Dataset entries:
________________

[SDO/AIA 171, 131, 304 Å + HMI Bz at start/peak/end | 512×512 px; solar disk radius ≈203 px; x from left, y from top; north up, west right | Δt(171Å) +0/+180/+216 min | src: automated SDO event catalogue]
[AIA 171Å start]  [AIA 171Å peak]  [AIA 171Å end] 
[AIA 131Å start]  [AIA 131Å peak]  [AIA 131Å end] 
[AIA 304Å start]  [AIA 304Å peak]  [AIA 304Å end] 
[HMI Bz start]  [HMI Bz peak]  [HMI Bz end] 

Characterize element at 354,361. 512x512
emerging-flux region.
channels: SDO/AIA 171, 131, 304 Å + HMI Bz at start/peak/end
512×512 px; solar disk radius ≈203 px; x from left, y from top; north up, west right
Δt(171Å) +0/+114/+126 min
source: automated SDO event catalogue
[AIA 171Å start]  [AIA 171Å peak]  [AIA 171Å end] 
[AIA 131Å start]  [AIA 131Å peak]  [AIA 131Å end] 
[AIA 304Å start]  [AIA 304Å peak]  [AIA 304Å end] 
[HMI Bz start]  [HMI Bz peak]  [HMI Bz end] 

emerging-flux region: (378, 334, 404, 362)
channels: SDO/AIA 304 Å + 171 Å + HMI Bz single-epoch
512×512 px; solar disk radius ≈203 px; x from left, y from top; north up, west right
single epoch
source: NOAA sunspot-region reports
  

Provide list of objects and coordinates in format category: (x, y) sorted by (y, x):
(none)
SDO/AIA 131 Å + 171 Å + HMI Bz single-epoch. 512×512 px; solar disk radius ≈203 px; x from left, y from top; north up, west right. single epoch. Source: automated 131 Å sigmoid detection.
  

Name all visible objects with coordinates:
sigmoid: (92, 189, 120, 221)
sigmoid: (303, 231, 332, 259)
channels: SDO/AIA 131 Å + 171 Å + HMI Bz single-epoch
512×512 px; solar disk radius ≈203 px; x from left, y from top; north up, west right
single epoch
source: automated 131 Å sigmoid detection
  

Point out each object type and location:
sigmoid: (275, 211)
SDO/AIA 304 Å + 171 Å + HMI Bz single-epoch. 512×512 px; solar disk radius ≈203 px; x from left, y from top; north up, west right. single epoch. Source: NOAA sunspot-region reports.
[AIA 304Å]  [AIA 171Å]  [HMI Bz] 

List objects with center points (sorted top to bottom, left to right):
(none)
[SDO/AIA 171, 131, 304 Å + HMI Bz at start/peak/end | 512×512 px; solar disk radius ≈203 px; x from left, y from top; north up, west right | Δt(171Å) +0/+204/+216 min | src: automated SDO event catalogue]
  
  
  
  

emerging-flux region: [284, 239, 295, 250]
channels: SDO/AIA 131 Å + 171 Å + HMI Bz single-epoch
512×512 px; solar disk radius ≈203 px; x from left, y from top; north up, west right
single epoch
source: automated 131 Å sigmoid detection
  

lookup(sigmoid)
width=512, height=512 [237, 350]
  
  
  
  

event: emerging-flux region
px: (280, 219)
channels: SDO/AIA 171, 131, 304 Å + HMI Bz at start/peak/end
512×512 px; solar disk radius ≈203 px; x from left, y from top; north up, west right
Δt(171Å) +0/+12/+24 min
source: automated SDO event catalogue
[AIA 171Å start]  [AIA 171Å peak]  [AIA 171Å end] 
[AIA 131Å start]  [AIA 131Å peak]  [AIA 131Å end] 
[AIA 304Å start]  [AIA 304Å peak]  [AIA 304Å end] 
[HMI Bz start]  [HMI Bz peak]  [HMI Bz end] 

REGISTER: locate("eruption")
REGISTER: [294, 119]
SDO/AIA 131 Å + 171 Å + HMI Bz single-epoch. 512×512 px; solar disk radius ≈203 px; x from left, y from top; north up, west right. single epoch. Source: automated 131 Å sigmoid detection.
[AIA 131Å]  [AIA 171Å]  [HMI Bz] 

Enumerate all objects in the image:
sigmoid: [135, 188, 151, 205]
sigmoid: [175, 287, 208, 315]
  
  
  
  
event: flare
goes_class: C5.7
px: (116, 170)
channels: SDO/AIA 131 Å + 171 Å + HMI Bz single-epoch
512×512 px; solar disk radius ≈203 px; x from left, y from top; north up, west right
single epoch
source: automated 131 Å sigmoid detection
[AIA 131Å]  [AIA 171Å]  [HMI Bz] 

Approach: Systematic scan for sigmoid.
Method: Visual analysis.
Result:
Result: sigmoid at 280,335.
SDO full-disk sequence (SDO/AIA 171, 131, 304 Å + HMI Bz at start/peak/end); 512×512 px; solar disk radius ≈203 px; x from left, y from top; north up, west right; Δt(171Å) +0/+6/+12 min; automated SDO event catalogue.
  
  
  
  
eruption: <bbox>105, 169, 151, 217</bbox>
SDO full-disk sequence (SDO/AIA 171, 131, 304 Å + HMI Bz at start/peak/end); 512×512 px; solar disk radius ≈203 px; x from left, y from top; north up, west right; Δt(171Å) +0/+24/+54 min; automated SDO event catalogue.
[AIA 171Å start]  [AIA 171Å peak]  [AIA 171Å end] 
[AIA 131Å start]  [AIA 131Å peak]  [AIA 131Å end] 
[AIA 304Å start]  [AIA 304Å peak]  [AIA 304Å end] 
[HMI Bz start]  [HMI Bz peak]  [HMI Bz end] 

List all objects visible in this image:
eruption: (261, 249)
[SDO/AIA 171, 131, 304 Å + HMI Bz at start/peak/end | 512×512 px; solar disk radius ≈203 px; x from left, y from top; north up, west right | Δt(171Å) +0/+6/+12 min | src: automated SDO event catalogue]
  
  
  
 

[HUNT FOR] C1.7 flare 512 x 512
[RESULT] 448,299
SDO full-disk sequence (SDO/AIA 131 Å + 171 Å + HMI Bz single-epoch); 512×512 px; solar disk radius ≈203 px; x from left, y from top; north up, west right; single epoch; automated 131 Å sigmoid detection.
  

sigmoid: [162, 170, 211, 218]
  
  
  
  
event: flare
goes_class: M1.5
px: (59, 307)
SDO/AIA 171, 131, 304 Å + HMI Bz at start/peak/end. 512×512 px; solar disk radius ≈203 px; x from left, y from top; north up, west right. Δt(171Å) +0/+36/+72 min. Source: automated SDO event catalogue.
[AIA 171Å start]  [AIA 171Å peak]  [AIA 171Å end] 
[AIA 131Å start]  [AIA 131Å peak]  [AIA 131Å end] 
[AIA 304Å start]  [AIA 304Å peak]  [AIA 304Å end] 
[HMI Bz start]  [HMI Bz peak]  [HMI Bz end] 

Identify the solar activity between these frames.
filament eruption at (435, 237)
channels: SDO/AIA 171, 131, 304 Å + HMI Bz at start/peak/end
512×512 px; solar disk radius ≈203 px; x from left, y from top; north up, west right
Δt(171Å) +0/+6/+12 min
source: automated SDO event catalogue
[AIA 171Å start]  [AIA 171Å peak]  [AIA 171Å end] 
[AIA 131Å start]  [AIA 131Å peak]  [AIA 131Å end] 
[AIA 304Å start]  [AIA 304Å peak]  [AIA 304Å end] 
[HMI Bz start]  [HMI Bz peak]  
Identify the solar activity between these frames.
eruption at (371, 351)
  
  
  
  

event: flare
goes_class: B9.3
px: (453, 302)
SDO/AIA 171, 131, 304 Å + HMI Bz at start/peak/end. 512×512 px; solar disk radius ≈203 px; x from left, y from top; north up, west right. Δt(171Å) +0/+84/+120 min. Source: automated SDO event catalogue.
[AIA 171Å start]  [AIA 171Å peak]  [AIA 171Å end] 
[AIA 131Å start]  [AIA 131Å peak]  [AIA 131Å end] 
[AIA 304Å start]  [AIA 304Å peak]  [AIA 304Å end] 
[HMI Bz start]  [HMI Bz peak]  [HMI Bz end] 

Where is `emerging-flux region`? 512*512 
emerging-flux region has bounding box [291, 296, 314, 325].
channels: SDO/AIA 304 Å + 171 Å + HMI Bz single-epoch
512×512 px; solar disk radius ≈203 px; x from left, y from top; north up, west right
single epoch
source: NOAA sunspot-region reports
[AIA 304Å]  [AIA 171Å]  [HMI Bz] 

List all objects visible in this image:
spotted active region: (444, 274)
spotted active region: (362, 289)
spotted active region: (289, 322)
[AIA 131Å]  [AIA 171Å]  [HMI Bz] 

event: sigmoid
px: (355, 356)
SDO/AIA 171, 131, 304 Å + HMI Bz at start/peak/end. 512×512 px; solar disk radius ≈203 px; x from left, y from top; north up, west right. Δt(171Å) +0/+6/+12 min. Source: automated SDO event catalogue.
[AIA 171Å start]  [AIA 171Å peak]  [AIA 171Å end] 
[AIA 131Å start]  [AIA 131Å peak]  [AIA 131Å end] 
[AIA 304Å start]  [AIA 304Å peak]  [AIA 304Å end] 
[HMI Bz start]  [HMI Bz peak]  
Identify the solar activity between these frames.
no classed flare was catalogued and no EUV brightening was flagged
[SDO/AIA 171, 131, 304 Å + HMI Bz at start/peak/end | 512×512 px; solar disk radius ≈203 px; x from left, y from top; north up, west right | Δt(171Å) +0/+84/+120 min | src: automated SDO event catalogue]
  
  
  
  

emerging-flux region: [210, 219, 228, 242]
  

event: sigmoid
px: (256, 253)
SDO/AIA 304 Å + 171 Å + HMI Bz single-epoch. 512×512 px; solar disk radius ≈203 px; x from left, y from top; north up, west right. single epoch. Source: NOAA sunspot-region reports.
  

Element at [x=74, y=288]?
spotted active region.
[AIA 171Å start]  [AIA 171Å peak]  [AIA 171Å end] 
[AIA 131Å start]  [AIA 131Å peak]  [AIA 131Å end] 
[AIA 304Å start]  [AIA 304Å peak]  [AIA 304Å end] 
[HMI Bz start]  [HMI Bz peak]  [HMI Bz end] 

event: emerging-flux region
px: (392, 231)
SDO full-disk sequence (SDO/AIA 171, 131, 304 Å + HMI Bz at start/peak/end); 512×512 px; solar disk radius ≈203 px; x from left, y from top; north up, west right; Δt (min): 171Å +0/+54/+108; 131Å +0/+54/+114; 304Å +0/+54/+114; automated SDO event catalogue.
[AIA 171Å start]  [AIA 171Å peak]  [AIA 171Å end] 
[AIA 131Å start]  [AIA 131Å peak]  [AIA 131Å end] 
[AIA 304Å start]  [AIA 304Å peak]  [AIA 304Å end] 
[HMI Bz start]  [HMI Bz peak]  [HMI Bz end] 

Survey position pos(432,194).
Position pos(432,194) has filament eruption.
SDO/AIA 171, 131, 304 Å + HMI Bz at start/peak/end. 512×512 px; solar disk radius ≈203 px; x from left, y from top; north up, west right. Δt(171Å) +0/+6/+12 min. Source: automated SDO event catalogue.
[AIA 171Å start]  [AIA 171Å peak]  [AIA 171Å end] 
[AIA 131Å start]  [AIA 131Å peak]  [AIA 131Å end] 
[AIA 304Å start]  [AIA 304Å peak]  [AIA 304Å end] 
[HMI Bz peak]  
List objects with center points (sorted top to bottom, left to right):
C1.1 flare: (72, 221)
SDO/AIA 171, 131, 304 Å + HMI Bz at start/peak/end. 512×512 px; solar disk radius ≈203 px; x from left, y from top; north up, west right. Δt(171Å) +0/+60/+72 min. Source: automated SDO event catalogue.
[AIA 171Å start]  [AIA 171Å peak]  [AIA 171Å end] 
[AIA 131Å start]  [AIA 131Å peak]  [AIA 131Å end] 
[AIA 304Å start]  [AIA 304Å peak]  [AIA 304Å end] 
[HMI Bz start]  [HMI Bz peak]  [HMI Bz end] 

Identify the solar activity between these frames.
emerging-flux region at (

________________

### BRIEF
Within the data above, the span starting at the line containing "Point out each" and ending at the line containing "Δt(171Å) +0/+204/+216 min" is to be retyped exactly, with no other lines.

### EXERCISE SOLUTION
Point out each object type and location:
sigmoid: (275, 211)
SDO/AIA 304 Å + 171 Å + HMI Bz single-epoch. 512×512 px; solar disk radius ≈203 px; x from left, y from top; north up, west right. single epoch. Source: NOAA sunspot-region reports.
[AIA 304Å]  [AIA 171Å]  [HMI Bz] 

List objects with center points (sorted top to bottom, left to right):
(none)
[SDO/AIA 171, 131, 304 Å + HMI Bz at start/peak/end | 512×512 px; solar disk radius ≈203 px; x from left, y from top; north up, west right | Δt(171Å) +0/+204/+216 min | src: automated SDO event catalogue]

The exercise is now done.